Because of the fall.  

As a I pastor, I work Sundays, so I take Fridays off.  This past Friday (two days after my own Ash-Wednesday preaching), I was home.  I thought it would be nice to sit and read a theology book comparing theories on justification.  I know that's a yawn-fest for many of you, but that's what I wanted to do.  

My (wake-up at 4AM) kids had other ideas.  They wanted Dad's attention. We shot baskets and went for walks and played video games and pushed swings and tickled.  Whew!  I could read my book.  Nope.  It wasn't enough.  If I gave two piggy-back rides they wanted three.  If I gave three hours, they wanted four.  
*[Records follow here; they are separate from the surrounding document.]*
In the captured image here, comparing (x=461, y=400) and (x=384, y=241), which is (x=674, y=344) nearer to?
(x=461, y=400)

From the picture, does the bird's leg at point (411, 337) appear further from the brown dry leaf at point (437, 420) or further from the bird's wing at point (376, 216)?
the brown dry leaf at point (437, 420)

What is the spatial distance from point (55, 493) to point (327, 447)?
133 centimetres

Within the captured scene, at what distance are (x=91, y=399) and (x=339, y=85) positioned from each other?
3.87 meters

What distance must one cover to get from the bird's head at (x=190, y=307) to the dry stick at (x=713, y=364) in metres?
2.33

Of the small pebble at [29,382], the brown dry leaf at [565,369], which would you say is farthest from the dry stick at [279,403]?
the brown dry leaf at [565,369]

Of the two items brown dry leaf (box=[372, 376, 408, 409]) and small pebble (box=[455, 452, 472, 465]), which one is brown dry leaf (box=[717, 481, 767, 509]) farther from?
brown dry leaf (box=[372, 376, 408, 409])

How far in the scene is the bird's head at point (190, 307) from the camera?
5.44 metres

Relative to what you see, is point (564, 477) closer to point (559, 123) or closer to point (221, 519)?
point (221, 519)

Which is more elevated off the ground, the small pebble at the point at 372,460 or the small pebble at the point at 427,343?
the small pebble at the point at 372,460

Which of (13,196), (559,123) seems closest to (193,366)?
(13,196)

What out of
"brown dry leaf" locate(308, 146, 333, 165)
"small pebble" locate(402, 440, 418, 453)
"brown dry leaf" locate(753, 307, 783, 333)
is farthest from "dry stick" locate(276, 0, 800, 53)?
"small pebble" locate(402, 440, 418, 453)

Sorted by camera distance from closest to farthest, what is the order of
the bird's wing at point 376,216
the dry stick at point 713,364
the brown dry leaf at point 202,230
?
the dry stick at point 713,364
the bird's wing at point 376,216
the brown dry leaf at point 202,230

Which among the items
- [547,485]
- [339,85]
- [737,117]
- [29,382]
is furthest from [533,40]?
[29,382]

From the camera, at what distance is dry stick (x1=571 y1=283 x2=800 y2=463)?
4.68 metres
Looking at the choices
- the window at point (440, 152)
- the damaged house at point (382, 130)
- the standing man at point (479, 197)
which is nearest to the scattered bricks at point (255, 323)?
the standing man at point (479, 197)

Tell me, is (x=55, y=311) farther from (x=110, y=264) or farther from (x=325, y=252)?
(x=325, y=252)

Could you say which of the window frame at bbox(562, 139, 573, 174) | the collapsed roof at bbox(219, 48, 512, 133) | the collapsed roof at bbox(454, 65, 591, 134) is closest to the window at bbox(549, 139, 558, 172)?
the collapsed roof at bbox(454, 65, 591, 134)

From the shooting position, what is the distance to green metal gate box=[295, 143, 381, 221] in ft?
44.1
I got cranky.  I yelled.  I ignored them.

Because of the fall.  

I finally said, I'll just lay here (on the couch) and you two do what you want.  They slapped my head.  They climbed up and sat on my head.  They jumped over my stretched out legs (I swear my 6-year-old, the "Bam Bam Kid," is going to hyper-extend my knee one day).  If I tried to read, they would take my face in their hands, move it away from my book and to their eyes.  

I am so tired.  But, this is a gift - a gift from God.  My "tired" is a reminder that I am a Dad.  Nothing is a greater privilege than being a dad.  My "tired" is a reminder that I am a Dad with kids who want to be with me.  My "tired" is a reminder that the kids I have are not poor little orphans wasting away on the streets of a 3rd world country.  They were that.  But now, as Audio Adrenalin sings, my kids are "Kings and Queens."  My "tired," tiring as it is, is a gift from God and a reminder of how blessed I am.

The crankiness that comes when I am tired is sin trying to pour the contents of an overused, unflushed toilet all over the party-food.  The meanness that spills out of my crankiness that leads me to use words to make my little girl cry is evidence that sin is around.  

I really, really need Jesus.  Life is only good when He's in the center of everything.  I only invite Him to the center of my life when I realize how much I need him.  Too often, I don't remember I need him until I am standing in the middle of a mess of my own making.